President Biden on Thursday announced he'd reached an infrastructure deal with a group of Republican and Democratic senators, saying both sides gave up some things they wanted to get a rare accord in a bitterly divided Washington, D.C.
Biden acknowledged the deal would not include proposals he's made for spending to help American families, but firmly endorsed the deal on infrastructure in unusual remarks just outside the White House with the bipartisan group of senators looking on.
“We have a deal,” Biden told reporters.
“I think it’s really important, we’ve all agreed that none of us got all that we wanted. I clearly didn’t get all I wanted. They gave more than I think maybe they were inclined to give in the first place,” he said.
“But this reminds me of the days we used to get an awful lot done in the United States Congress, we actually worked with one another,” Biden said, putting his hand on Sen. Rob Portman’s (R-Ohio) shoulder. “Bipartisan deal means compromise.”
The agreement was reached after weeks of negotiations, and with progressive Democrats repeatedly calling on the White House to back away from the talks, which some liberals fear could prevent a much larger package from moving forward.
Biden said he did intend to continue to look for a larger package on spending through a budget reconciliation measure, which would allow it to pass the Senate with just Democratic votes.
“I appreciate the fact that the president came out today to express what we all believe, which is we didn’t get everything we wanted but we came up with a compromise that is going to help the American people,” Portman told reporters. “I’m pleased to see today we were able to come together on a core infrastructure package.”
Sen. Susan Collins (R-Maine) said that the group had agreed on a price tag, scope and how to pay for it.
The framework includes $579 billion in new spending for a total of $973 billion over five years and just over $1.2 trillion over eight years.
It allocates $312 billion for transportation programs, including roads, bridges, airports and electric vehicles infrastructure. The remaining $266 billion would go to water infrastructure, broadband, environmental remediation, power infrastructure and other areas.
The proposed financial sources for new investments include reducing the tax gap, redirecting unused unemployment insurance relief funds and repurposing unused funds from COVID-19 relief legislation. It also includes sources like allowing states to sell or purchase unused toll credits for infrastructure, extending expiring customs user fees and 5G spectrum auction proceeds.
“It was not easy to get agreement on all three, but it was essential,” Collins said. “It was essential to show the American people the Senate can function, that we can work in a bipartisan way.”
Signs of a bipartisan breakthrough on infrastructure came Wednesday evening, when the group of senators emerged from a meeting with top White House officials saying that they had agreed to a framework and would meet with Biden on Thursday.
Biden, who unveiled a $1.25 trillion package to repair infrastructure and address climate change at the end of March, has sought for weeks to get a bipartisan agreement on infrastructure, after campaigning on his ability to work across the aisle and cut deals in Congress when he represented Delaware as a senator.
Biden also held negotiations with a separate Republican group led by Sen.

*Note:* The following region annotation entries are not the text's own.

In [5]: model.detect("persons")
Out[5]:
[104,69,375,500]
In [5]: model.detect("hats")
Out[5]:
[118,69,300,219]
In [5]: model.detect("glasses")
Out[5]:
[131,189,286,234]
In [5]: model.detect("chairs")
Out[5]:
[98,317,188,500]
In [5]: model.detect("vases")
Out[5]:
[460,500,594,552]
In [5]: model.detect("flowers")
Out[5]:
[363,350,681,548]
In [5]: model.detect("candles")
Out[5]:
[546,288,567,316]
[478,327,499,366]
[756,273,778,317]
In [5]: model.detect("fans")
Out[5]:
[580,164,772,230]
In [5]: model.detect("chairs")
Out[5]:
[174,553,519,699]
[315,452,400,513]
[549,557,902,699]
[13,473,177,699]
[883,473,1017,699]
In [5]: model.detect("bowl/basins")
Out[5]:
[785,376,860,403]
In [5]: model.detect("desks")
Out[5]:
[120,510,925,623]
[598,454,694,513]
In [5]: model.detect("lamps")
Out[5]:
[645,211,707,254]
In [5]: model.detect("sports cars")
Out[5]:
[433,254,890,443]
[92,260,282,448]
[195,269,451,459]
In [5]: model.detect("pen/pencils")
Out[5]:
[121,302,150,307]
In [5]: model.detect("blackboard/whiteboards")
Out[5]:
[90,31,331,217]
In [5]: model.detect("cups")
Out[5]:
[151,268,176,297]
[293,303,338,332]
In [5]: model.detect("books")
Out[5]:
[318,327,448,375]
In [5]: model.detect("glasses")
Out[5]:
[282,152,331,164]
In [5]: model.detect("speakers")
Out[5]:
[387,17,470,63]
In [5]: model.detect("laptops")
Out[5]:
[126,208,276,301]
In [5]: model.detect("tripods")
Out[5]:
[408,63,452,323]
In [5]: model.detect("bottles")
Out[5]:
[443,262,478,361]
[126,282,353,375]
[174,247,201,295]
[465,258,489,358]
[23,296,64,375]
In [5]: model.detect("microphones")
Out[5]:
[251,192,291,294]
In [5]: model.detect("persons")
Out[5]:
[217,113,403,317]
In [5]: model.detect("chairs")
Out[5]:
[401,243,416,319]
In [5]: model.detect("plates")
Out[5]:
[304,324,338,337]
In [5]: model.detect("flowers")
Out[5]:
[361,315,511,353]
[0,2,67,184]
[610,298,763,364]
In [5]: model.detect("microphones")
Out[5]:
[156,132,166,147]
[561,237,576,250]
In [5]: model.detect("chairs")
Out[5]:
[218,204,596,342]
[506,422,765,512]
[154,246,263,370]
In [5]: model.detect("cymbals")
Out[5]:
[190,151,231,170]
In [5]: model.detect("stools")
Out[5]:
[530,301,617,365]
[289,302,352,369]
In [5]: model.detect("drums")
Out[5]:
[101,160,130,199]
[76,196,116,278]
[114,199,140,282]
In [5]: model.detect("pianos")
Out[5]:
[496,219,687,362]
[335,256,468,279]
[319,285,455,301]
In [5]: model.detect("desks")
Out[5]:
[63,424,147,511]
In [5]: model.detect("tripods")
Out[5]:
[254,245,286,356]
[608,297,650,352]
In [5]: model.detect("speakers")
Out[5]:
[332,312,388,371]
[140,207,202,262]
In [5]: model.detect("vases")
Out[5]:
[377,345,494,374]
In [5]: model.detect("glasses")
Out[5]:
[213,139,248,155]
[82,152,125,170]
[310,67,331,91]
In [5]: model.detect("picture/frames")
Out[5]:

Shelley Moore Capito (W.Va.) that collapsed earlier this month, fueling skepticism about the possibility for bipartisan agreement.
Democrats moved Biden’s $1.9 trillion coronavirus relief bill without GOP votes earlier this year using budget reconciliation, a process that allows them to bypass the filibuster in the Senate.
While the bipartisan breakthrough represents a significant accomplishment, Biden still faces a challenge in getting a deal across the finish line especially as he looks to convince progressives to support the deal.
Speaker Nancy Pelosi (D-Calif.) said Thursday that the House would not vote on a bipartisan infrastructure bill until the Senate passes a larger set of Democratic priorities through budget reconciliation.
Biden told reporters following remarks later Thursday that he would not sign the bipartisan infrastructure bill unless a reconciliation bill also makes it to his desk — a move that is likely to ease concerns from progressives but complicate passing both measures.
"If only one comes to me, this is the only one that comes to me, I’m not signing it. It’s in tandem,” the president said.
Biden and the senators emphasized that the deal was a matter of compromise, and that both sides had to make concessions in order to reach an agreement.
“We all gave some to get some because what we did was put first the needs of our country,” said Sen. Krysten Sinema (D-Ariz.), who described the bipartisan deal as an “historic investment” in the United States’s infrastructure.
Sen. Joe Manchin (D-W.Va.) called the deal a “tremendous opportunity for us to show the rest of the world that we can still get big things done in a bipartisan way.”
Sen. Mitt Romney (R-Utah) added that he is confident the bill can get through Congress, touting Biden’s support behind it.